A completely rigorous construction would be as follows. Let $\Omega$ consist of pairs $\omega = (x, u)$, where $x \geqslant 0$ is the starting point and $u \geqslant 0$ is the value of $U$, so that $U(\omega) = u$ and $X_t(\omega) = x + t$ when $t < u$, $X_t(\omega) = \partial$ otherwise. Let $\mathbb{P}_x$ be the exponential distributon on the fibre $\{x\} \times [0, \infty)$. The $\sigma$-algebra $\mathcal{F}_t$ (before completion) is generated by events of the form $\{s < u\} \cap \{x + s > a\}$, $a \in \mathbb{R}$, $s \in [0, t]$. It follows that for every $A \in \mathcal{F}_t$ and $x \geqslant 0$ the set $A^x := \{u \ge 0 : (x, u) \in A\}$ either contains $[t, \infty)$ or it has empty intersection with $[t, \infty)$.
For $t > 0$ write $A_t = \{\tau \geqslant t\}$. Clearly, $\mathbb{P}_0(X_\tau \ne \partial) = 1$, so that $\mathbb{P}_0(\tau < U) = 1$. Consequently, $\mathbb{P}_0(A_t, U \le t) = 0$, and thus $A_t^0 \cap [0, t]$ has zero Lebesgue measure.
Since $A_t$ is in the completion of $\mathcal{F}_t$, the set $[t, \infty)$ is either disjoint from $A_t^0$ or it is contained in $A_t^0$, up to a set of zero Lebesgue measure. In the first case, $A_t^0$ has zero Lebesgue measure, and consequently $\mathbb{P}_0(A_t) = 0$. In the latter, $A_t^0 = [t, \infty)$ up to a set of zero Lebesgue measure, and consequently $\mathbb{P}_0(A_t) = \mathbb{P}_0(U \geqslant t)$.

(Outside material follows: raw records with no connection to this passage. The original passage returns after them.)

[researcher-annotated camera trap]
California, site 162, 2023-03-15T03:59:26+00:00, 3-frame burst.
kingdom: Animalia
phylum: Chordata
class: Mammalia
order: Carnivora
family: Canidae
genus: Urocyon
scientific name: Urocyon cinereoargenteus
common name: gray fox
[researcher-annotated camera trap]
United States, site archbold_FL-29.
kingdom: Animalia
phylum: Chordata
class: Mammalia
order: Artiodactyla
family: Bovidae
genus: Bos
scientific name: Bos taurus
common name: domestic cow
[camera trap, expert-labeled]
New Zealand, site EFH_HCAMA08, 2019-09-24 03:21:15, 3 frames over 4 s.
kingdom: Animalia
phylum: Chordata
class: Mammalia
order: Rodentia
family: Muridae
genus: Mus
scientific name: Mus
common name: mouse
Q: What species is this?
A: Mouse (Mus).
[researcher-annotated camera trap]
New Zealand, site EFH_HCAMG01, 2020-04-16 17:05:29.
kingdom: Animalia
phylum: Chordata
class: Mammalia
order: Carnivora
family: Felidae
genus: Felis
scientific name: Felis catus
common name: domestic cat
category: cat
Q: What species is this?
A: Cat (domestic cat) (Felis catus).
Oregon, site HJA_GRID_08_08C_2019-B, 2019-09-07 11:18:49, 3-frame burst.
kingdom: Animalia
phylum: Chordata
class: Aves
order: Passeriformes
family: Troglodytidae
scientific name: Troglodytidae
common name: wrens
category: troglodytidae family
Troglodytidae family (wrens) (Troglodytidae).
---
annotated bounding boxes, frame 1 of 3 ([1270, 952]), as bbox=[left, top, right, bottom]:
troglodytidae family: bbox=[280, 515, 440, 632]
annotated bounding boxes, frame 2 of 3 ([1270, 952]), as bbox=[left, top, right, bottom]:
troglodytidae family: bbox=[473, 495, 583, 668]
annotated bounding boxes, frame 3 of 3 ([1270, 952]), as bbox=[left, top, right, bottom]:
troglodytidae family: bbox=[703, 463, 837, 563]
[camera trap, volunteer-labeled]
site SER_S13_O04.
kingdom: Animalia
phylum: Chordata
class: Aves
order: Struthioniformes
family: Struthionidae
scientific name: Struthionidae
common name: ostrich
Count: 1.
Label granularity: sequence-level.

It follows that $\mathbb{P}_0(\tau \geqslant t)$ is equal to either $0$ or $\mathbb{P}_0(U \geqslant t)$. Thus, with probability $\mathbb{P}_0$ one, we have $\tau = \min\{\tau, t_0\}$ for some $t_0 \in [0, \infty]$. A contradiction: either $\mathbb{P}_0(\tau = 0) > 0$ (if $t_0 = 0$) or $\mathbb{P}_0(\tau = U) > 0$ (if $t_0 \ne 0$).